Selected text: Begin
Another dummy run study for quality assurance of a randomized trial on IMN irradiation (the KROG 08 − 06 study) reported that the mean radiation dose to the IMN region was 40–74% of the prescribed dose in their WBI arm [16]. In our study, the median D95% (%) of CTVn-IMN for the large- and medium-breast cases were 4.1% (range, 1.6-17.3%) and 3.6% (range, 1.4-15.5%), respectively, in the WBI plans. Compared to the KROG 08 − 06 dummy run study, the radiation dose to the IMN region in the WBI alone plan was lower in our study.

Recently an insightful dose evaluation study was published [5]. The study reconstructed the treatment plans of the landmark Z0011 [17], AMAROS [18], EORTC 22,922 − 10,925 [19], and MA.20 [20] randomized lymph node irradiation trials to assess the dose distribution to actual lymph node metastases and the ESTRO-CTVs. They searched the study protocols of the Z0011, AMAROS, EORTC, and MA.20 trials for specifications regarding the treatment planning procedure. The field arrangements described in the protocols were used to imitate the 2D treatment plans on 3D computed tomography datasets of (1) a standard patient, (2) an obese patient with large breasts, and (3) a slender patient with small breasts. In these landmark trials, dose distributions at the axillary level 1, 2, 3 and the supraclavicular and IMN regions varied. These variations resulted from differences in RT techniques and field designs in each trial. They also found that the extent of incidental irradiation to the axillary nodes depended clearly on the patient’s body shape. In line with this previous study, we found inter-institutional and inter-case dose variations.

Variations in dose distribution at the regional nodal areas and OARs between participating institutions may affect the KROG 19 − 09 study’s clinical outcomes. To reduce the dosimetric variation among institutions, we plan to provide feedback from periodic audits. Furthermore, actual patient RT plan data should be collected to analyze the effect of these variations on regional recurrence rates and toxicity. To ensure reliable results, participants of KROG 19 − 09 agreed to the collection of actual patient RT plan data. We plan to collect DVH data by using artificial intelligence (AI)-based auto contouring software to delineate CTV and OAR structures. We will be able to analyze the relationship between the radiation dose and recurrence or toxicity rates based on the segmented structures with these data.
Selected text: End
Data listing: Begin
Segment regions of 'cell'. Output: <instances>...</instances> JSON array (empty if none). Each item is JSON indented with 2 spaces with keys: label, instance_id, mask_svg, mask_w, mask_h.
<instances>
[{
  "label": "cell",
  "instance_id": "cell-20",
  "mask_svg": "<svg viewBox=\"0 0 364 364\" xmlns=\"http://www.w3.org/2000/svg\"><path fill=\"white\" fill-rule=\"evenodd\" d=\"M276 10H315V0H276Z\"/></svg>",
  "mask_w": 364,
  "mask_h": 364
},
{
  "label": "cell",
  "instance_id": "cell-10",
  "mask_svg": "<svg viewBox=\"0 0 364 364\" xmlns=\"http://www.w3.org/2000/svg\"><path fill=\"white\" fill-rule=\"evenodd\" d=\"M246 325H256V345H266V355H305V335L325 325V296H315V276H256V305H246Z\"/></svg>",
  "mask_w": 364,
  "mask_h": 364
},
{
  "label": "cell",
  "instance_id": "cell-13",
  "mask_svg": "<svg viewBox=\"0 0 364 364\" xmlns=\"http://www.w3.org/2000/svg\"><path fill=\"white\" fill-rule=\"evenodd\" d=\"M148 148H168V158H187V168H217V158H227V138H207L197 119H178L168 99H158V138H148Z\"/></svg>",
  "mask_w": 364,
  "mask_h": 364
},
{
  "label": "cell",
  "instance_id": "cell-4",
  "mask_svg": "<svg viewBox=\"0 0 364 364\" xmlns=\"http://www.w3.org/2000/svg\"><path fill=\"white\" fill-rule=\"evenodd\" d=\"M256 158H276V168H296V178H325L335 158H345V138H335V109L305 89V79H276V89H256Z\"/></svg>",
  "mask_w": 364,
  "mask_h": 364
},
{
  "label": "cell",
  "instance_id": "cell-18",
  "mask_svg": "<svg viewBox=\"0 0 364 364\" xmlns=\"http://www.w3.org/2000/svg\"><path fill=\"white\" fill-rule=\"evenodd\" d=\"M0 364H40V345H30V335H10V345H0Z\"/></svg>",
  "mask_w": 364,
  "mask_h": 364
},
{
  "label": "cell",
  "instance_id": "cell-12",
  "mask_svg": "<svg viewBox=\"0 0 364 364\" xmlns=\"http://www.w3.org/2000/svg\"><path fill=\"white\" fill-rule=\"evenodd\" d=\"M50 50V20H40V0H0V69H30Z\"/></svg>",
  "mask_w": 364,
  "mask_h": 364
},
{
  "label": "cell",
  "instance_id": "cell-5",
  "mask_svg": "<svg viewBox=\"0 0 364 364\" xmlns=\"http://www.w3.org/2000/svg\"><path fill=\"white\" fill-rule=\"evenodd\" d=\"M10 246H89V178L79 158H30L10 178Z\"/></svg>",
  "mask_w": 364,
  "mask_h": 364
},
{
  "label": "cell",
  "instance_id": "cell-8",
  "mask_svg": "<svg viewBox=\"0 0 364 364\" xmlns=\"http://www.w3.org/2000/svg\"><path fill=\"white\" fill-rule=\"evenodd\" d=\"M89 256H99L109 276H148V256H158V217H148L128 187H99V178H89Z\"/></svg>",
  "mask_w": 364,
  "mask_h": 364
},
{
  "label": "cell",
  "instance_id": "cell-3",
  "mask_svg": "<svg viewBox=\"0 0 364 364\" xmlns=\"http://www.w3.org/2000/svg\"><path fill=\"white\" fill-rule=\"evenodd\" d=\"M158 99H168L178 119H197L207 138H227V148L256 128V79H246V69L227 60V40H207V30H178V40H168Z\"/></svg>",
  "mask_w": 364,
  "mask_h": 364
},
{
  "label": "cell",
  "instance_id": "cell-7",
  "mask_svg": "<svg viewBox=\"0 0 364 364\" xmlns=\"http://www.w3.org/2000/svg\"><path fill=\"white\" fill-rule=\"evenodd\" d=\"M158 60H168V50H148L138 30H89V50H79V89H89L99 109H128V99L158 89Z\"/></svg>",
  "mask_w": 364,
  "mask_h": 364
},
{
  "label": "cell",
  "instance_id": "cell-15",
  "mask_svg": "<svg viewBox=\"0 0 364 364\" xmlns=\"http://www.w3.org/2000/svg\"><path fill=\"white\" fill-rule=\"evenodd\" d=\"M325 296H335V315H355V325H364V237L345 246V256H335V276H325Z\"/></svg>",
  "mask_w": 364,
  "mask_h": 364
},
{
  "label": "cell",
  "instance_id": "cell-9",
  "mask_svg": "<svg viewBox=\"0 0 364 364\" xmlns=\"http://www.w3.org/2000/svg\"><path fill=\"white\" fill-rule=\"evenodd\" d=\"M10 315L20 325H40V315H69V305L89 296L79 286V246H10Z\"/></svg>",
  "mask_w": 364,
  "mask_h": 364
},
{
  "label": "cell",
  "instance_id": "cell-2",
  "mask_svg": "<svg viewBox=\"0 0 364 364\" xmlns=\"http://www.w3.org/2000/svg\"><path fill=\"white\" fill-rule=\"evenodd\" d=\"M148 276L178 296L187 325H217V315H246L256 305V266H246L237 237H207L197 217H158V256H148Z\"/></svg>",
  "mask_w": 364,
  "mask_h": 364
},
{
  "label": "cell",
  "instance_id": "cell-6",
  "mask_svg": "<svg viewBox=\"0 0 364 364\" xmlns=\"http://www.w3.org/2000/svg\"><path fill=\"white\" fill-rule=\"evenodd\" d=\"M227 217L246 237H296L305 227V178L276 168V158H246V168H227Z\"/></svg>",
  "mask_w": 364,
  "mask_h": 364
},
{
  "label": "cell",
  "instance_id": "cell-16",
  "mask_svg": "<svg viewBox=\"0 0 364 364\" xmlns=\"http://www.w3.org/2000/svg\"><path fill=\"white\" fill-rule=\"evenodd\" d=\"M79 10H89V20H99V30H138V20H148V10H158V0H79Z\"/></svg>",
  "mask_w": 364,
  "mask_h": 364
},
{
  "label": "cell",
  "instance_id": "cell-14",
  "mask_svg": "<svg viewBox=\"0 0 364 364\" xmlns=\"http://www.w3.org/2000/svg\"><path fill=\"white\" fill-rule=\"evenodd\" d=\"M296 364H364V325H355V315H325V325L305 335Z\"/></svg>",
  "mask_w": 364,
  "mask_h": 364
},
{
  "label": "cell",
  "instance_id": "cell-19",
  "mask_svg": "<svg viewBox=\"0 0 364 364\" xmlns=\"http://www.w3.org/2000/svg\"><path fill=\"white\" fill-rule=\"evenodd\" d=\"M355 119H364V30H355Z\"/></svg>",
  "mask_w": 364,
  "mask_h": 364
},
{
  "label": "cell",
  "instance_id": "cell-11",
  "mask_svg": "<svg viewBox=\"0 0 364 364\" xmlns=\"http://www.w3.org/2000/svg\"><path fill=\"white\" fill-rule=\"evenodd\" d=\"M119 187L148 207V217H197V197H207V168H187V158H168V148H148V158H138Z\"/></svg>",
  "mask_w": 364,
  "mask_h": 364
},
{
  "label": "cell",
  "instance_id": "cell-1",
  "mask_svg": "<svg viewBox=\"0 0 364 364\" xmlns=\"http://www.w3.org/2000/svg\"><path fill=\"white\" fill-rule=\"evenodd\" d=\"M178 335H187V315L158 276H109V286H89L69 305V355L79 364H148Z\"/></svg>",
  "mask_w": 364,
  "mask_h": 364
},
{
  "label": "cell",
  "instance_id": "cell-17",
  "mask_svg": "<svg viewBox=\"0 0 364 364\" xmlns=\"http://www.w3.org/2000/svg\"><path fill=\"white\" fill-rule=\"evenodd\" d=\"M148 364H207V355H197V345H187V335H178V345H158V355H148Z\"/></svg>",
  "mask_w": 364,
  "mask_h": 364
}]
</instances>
Data listing: End
Quote the radiation dose discussion from "Another dummy run" to "in our study.".

Another dummy run study for quality assurance of a randomized trial on IMN irradiation (the KROG 08 − 06 study) reported that the mean radiation dose to the IMN region was 40–74% of the prescribed dose in their WBI arm [16]. In our study, the median D95% (%) of CTVn-IMN for the large- and medium-breast cases were 4.1% (range, 1.6-17.3%) and 3.6% (range, 1.4-15.5%), respectively, in the WBI plans. Compared to the KROG 08 − 06 dummy run study, the radiation dose to the IMN region in the WBI alone plan was lower in our study.